Enter Parisian studio Chatillon Architectes, which, headed by founder François Chatillon, oversaw the venue's extensive restoration in preparation for, not only the building's future role in the city's cultural life but also its immediate sporting contribution to the Olympic Games as the home for taekwondo and fencing. So when champion fencer and talented photographer Enzo Lefort was invited to document the site's final stages, the synergetic energy was strong. 

(Image credit: Enzo Lefort)

The Grand Palais as seen by Enzo Lefort

The historic monument was originally built for the Universal Exposition of 1900, but closed temporarily in 2021 for renovation works. Instantly recognisable for its grand nave and glass roof, the listed structure was a unique commission for the architecture team. Chatillon said: 'In many ways, this feels like a once in a lifetime project. The opportunity to redevelop an icon is amazing but the Grand Palais feels like so much more – it’s the opportunity to return a permanent public use to the building, to redevelop the surrounding grounds, to connect the building back with the city, and to adapt it for the Olympics and the future generations.

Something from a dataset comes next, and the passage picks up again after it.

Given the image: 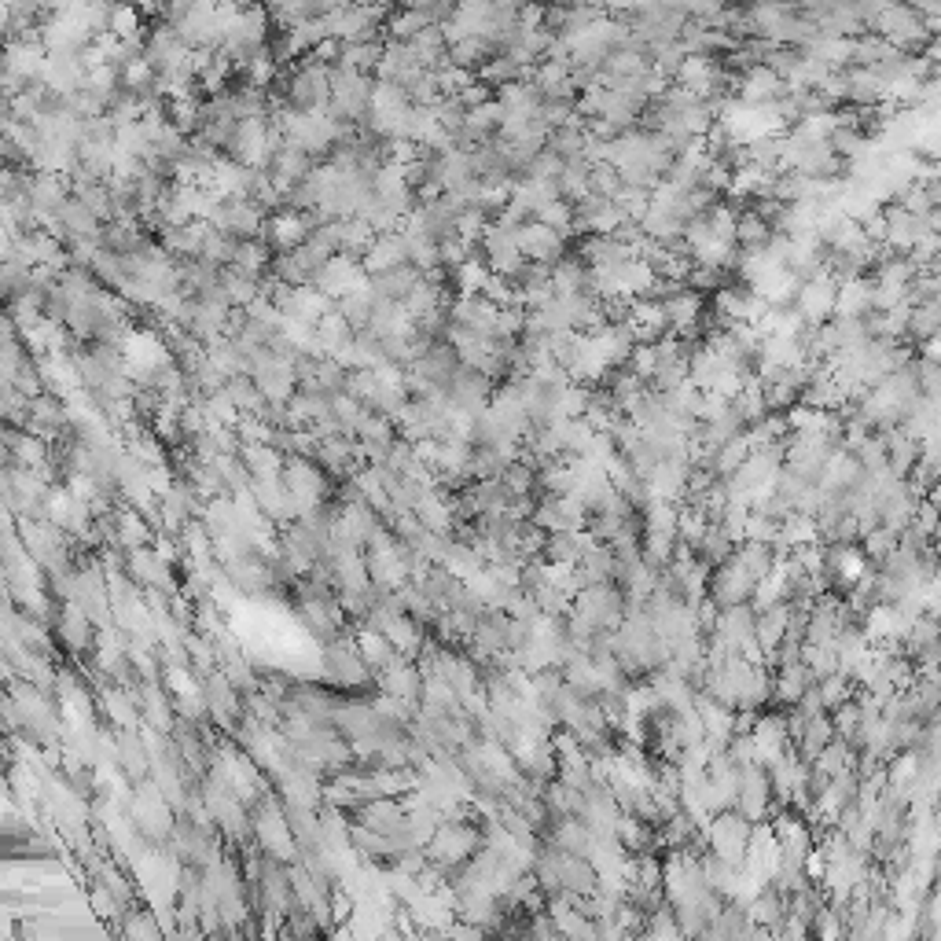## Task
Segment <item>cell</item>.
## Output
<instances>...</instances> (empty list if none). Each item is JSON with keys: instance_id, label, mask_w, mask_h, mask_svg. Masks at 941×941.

'As a practice, we are driven by the connection between history and future. We create projects and places that look forwards, becoming part of the contemporary fabric of a city. This project enables visitors to connect with the heritage and cultural memories of the building, while creating a platform for new experiences.'

(Image credit: Antoine Mercusot)

'The Grand Palais redevelopment has brought together everything that we love about architecture; and the first phase will complete at a time when the world will be looking to Paris.

'Over the course of a century, the building has become the international showcase of the French cultural scene, hosting the world's greatest exhibitions and events, and reflecting the developments and innovations of its time. It’s an amazing honour to be the custodians of the building’s future, ensuring that this role will continue.'

(Image credit: Enzo Lefort)

The scheme was not without challenges, as Chatillon describes its large scale and historic nature. At the same time, there were many possibilities to bring the structure back to its original glory, through meticulous, detailed work. The architects delved into thousands of archive plans and documents and worked with a site of some 900 team members, in order to bring their sensitive vision to life. 

(Image credit: Enzo Lefort)

It is a heritage, narrative and attention to detail that Lefort also acknowledges: 'What has inspired me the most during this photography project is the geometric lines across the various materials and textures that you find on the construction site. I have loved witnessing the revival of these historic and significant buildings, and watching them prepare to be part of this Olympic adventure.'

(Image credit: Enzo Lefort)

Chatillon tells of the project's overarching vision: 'Our aim for this project is to return the building to the public. The Grand Palais is such an important fixture in Paris, an iconic structure that has always been central to the culture and identity of the city but has, in many ways, not been used to its potential. The building was always envisioned as an entire cultural quarter with a purpose that extended far beyond an individual building or site. However, restrictions have seen it only open for a small selection of events and exhibitions in recent times, with only particular sections of the building available for use.

'Constructed of three main buildings, each created by a different architect and overseen by a fourth one, the visitor journey has never flowed, and the different areas have not spoken to each other for a very long time. The new building will create a cohesive experience, presenting the building at its best and enabling all areas to operate to their full potential. We see our work as turning a public icon into a truly public building, one that visitors can now experience rather than simply marvel at from afar.'

The aim is for the building to reopen fully to the public in 2025 – but for now, the public can catch a glimpse of its majesty through the athletic achievements it will house this summer.